* **Source passage**
★ ★ ★ ★

One po folks herb mom mentioned, can't recall if she described what old folks she knew used it for-- rabbit tobacco. Looked it up and there are apparently a couple of varieties, a western and eastern variety. The medicinal uses vary slightly between the two but they seem in the same ballpark. Maybe both species are about the same but the "local folk tradition" is different between the two? Dunno. The references mention asthma primarily, but also astringent and maybe a couple of other uses. Couldn't find any cancer or liver damage warnings.

It said that some folks out west (most likely hippy type health nuts) will smoke the stuff as a "more healthful" tobacco substitute. I didn't see any reference claiming that it contains nicotine. Ya'll who get into the herbs, if you get too into it, you risk getting labeled as hippie-dippies ya know! :) Next thing ya know you'll be signing up for sweat lodges, pretending to be Indians, and perhaps even searching for traces of Cherokee in yer blood line. Which is not difficult to find in these parts. Supposedly some Indians considered rabbit tobacco a smoke which made it easier to contact the spirits, but they considered tobacco the same. I think when they contacted the spirits with tobacco they would huff a lot of the strong stuff, which has a different effect than toking on a Marlboro or Camel. I don't think rabbit tobacco is considered mind-altering, unless the effect is so subtle that most folks don't notice it.

★ ★ ★ ★

* **Questions to answer**
1. In the post on rabbit tobacco, which things does the writer say herb enthusiasts might end up doing after the words "Next thing ya know"? List all of them.
2. Carry the post on rabbit tobacco forward from its final sentence, keeping the same voice.
The lines that come after this post have nothing to do with any of the tasks.

★ ★ ★ ★

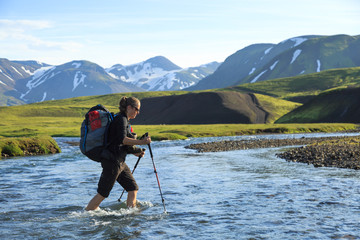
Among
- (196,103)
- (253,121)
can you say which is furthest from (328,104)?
(196,103)

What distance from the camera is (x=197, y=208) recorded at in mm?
14844

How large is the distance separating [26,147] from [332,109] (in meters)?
126

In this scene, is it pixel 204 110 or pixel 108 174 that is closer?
pixel 108 174

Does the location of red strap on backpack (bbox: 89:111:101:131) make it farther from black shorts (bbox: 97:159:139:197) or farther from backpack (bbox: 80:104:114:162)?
black shorts (bbox: 97:159:139:197)

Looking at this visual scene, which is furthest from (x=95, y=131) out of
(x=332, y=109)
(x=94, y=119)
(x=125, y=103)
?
(x=332, y=109)

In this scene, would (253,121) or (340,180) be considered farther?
(253,121)

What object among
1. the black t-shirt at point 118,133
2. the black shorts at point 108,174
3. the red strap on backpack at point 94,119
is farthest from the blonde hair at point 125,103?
the black shorts at point 108,174

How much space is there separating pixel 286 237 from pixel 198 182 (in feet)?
37.0

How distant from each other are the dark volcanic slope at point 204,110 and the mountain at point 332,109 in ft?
45.6

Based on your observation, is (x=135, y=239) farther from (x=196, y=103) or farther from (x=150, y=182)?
(x=196, y=103)

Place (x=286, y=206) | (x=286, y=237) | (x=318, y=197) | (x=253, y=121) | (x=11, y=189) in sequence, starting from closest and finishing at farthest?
(x=286, y=237) < (x=286, y=206) < (x=318, y=197) < (x=11, y=189) < (x=253, y=121)

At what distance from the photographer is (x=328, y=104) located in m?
153

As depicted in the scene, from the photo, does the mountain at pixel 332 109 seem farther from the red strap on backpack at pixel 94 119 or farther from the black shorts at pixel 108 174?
the red strap on backpack at pixel 94 119

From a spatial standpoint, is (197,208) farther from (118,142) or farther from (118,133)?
(118,133)
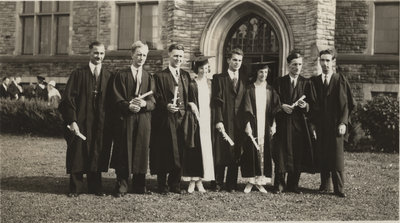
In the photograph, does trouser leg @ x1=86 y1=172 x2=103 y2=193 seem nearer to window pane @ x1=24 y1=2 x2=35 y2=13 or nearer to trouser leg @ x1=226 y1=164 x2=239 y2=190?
trouser leg @ x1=226 y1=164 x2=239 y2=190

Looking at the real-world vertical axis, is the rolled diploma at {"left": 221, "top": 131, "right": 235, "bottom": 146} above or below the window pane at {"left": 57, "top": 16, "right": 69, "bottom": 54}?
below

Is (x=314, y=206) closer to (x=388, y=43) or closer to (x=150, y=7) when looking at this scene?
(x=388, y=43)

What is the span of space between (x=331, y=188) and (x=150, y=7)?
9927mm

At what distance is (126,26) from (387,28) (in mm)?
7749

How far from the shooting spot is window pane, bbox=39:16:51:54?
17219 mm

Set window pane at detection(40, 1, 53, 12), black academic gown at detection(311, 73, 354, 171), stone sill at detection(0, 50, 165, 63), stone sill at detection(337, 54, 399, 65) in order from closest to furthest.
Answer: black academic gown at detection(311, 73, 354, 171), stone sill at detection(337, 54, 399, 65), stone sill at detection(0, 50, 165, 63), window pane at detection(40, 1, 53, 12)

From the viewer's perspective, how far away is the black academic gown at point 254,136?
6.98m

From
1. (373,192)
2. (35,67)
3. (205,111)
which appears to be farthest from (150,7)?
(373,192)

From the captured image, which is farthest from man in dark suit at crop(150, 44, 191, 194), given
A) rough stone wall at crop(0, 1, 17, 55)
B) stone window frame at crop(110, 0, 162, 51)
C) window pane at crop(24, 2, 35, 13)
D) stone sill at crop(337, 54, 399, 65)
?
rough stone wall at crop(0, 1, 17, 55)

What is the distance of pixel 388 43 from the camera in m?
13.1

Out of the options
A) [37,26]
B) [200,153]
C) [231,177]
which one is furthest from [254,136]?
[37,26]

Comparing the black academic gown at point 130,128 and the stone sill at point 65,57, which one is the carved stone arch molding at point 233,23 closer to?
the stone sill at point 65,57

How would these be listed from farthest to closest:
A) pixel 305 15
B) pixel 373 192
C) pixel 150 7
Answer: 1. pixel 150 7
2. pixel 305 15
3. pixel 373 192

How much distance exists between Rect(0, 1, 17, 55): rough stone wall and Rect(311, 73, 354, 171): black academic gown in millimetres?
13554
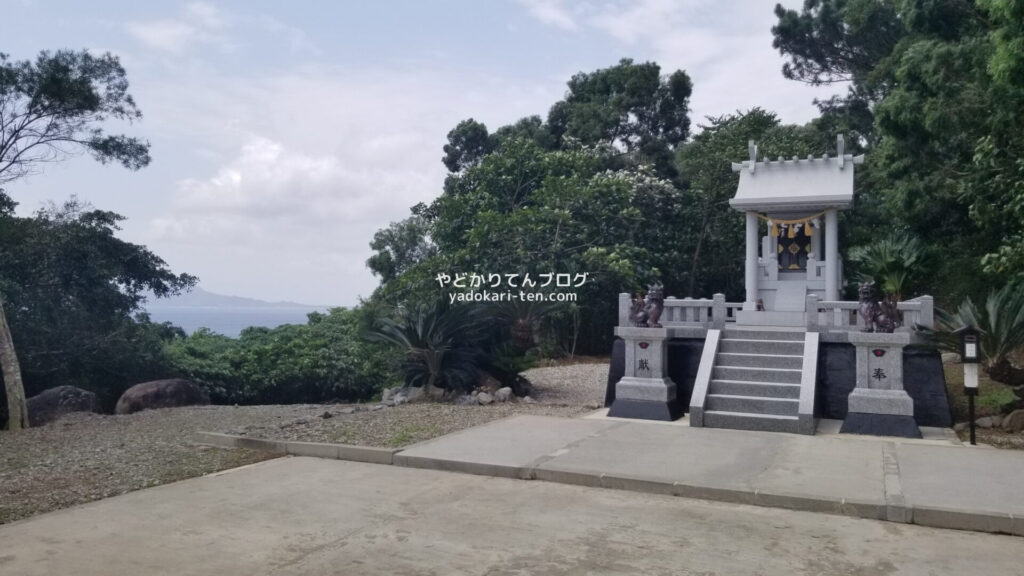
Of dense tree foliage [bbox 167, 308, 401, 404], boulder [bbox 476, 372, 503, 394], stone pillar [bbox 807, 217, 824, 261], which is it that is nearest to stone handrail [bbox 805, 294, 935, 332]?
stone pillar [bbox 807, 217, 824, 261]

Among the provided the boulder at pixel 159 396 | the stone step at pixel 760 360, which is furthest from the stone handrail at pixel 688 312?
the boulder at pixel 159 396

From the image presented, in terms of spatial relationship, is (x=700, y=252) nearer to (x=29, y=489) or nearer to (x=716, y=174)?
(x=716, y=174)

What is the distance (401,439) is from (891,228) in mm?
17520

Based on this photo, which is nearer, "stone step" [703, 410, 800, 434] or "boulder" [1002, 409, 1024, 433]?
"boulder" [1002, 409, 1024, 433]

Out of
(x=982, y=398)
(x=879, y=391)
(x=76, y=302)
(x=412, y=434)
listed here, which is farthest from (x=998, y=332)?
(x=76, y=302)

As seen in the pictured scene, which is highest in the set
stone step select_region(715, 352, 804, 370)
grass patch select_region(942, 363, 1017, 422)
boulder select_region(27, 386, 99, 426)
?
stone step select_region(715, 352, 804, 370)

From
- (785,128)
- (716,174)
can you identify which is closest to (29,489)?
(716,174)

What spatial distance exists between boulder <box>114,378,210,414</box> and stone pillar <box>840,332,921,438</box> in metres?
12.1

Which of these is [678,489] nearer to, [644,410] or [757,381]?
[644,410]

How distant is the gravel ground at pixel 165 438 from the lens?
7145 mm

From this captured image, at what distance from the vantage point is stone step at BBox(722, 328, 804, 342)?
11.3 metres

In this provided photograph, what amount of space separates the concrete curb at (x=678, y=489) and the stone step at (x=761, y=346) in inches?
186

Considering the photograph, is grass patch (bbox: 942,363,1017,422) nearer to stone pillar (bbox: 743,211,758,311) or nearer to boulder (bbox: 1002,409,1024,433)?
boulder (bbox: 1002,409,1024,433)

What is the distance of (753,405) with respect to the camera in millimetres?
10148
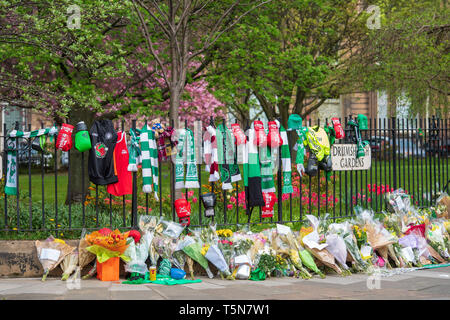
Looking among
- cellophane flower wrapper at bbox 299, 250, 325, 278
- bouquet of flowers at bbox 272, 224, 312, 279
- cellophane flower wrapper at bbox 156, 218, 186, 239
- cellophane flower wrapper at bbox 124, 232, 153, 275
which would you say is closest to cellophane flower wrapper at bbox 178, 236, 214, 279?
cellophane flower wrapper at bbox 156, 218, 186, 239

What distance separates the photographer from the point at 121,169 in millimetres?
8156

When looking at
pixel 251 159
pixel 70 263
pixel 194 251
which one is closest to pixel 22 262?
pixel 70 263

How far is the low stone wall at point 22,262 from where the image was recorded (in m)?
7.64

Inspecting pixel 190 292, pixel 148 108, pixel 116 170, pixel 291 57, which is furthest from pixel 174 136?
pixel 291 57

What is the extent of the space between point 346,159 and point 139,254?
12.5ft

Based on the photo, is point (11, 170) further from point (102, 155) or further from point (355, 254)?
point (355, 254)

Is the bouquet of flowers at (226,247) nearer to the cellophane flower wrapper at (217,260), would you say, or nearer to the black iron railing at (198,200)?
the cellophane flower wrapper at (217,260)

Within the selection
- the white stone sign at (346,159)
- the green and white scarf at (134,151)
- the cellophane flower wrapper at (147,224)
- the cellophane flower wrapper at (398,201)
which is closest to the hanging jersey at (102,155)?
the green and white scarf at (134,151)

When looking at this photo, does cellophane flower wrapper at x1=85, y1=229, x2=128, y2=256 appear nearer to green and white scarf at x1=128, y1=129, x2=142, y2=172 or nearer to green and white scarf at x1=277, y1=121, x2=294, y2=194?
green and white scarf at x1=128, y1=129, x2=142, y2=172

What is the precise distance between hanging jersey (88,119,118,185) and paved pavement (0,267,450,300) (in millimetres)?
1365

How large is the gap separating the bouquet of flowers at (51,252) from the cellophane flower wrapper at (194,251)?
1423 millimetres

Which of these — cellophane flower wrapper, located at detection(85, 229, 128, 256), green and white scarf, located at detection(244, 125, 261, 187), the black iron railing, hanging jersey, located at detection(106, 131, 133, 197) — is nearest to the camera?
cellophane flower wrapper, located at detection(85, 229, 128, 256)

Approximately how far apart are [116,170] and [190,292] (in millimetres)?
2247

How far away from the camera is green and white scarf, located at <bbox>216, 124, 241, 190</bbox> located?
8406mm
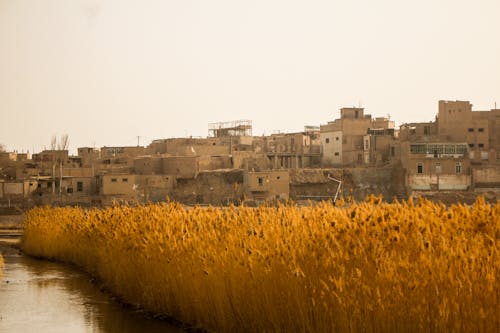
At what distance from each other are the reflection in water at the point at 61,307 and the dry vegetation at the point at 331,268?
61 centimetres

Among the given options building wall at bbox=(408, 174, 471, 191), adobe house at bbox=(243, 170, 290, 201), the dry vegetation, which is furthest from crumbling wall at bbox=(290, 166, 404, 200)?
the dry vegetation

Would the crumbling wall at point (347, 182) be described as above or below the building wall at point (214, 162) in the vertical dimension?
below

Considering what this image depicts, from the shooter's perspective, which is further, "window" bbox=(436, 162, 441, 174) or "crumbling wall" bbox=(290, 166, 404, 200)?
"crumbling wall" bbox=(290, 166, 404, 200)

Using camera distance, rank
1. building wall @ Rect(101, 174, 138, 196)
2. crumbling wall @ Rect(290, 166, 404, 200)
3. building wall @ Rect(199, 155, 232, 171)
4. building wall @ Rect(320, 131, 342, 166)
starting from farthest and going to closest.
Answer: building wall @ Rect(320, 131, 342, 166) → building wall @ Rect(199, 155, 232, 171) → crumbling wall @ Rect(290, 166, 404, 200) → building wall @ Rect(101, 174, 138, 196)

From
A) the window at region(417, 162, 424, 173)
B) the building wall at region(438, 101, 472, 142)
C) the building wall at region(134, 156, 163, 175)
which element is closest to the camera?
the window at region(417, 162, 424, 173)

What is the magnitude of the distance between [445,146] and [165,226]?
4835 cm

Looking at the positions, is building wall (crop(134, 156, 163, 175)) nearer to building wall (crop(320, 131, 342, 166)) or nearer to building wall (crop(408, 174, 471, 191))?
building wall (crop(320, 131, 342, 166))

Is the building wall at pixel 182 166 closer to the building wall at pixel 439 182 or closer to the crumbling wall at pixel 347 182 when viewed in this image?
the crumbling wall at pixel 347 182

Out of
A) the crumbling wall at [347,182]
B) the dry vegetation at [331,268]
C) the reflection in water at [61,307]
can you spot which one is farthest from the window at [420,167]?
Answer: the dry vegetation at [331,268]

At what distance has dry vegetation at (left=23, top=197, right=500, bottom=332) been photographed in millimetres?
6395

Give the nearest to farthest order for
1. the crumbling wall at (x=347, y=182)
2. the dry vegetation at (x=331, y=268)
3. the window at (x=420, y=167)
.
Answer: the dry vegetation at (x=331, y=268), the window at (x=420, y=167), the crumbling wall at (x=347, y=182)

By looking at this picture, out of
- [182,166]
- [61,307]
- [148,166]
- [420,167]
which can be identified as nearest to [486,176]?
[420,167]

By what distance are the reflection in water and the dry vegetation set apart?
23.9 inches

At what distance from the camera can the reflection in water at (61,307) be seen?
10.7 m
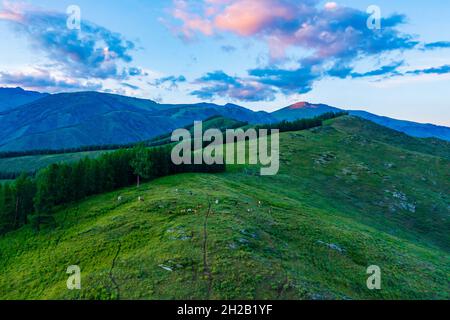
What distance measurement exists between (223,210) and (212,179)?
1385 inches

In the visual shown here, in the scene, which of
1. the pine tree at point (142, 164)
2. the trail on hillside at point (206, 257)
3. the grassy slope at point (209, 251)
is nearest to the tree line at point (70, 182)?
the pine tree at point (142, 164)

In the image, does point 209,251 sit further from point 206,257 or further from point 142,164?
point 142,164

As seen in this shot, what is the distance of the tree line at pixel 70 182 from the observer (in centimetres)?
6869

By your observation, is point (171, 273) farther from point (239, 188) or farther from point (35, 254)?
point (239, 188)

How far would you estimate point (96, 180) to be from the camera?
84.2 m

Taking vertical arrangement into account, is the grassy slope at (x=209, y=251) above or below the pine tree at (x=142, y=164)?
below

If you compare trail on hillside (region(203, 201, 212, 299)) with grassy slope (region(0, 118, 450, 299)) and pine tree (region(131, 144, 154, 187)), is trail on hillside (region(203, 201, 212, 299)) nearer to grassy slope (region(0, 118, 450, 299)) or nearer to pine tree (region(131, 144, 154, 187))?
grassy slope (region(0, 118, 450, 299))

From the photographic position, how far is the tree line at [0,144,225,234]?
68.7m

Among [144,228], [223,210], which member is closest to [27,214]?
[144,228]

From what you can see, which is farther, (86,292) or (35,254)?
Answer: (35,254)

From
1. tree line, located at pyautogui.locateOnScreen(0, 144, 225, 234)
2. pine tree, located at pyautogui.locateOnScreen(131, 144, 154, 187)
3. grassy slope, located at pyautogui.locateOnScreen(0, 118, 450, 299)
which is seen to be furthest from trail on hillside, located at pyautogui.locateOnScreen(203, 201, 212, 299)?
pine tree, located at pyautogui.locateOnScreen(131, 144, 154, 187)

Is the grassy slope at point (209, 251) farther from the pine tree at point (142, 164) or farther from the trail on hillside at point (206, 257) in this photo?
the pine tree at point (142, 164)
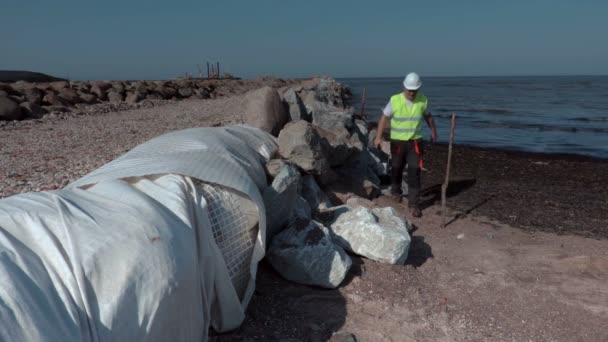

★ ★ ★ ★

* **Responses for each task**
1.
- Signing up for sweat lodges
- Pretending to be Indians
- Searching for traces of Cherokee in their blood line

2.
One fall I was about 10 years old me and my cousin were out in the woods shooting BB guns and came across a patch of rabbit tobacco. It seemed like a good idea at the time to smoke it, so we made corncob pipes. I think we used dried hollow weed for the stem, but it was a long time ago. Maybe small diameter cane. So we smoked some rabbit tobacco that one day, but it didn't do much except make us cough. Didn't make us sick or whatever. Only did it once. It was several years later afore I snuck a ceegar to try. Just a few puffs on the ceegar turned me green and sick as a dog.

Anyway, using big stick matches to light up the rabbit tobbaco I managed to burn off my eyebrows. It didn't hurt. Just a little flash. No pain or red later. So when we came home out of the woods mom asked what happened to my eyebrows and I said something creative like, "What? Is there something wrong with my eyebrows?" She didn't give me the third degree about it. Never said another word. We had already started making gunpowder and blowing stuff up pretending to be rocket scientists, so she might have figured it had something to do with our "research". Or maybe she knew we had been out smoking rabbit tobacco but didn't figure it was worth giving us the third degree about. The parental units were not "permissive" but they let us do a lot of stuff they would put you in juvenile detention for nowadays, such as making explosives.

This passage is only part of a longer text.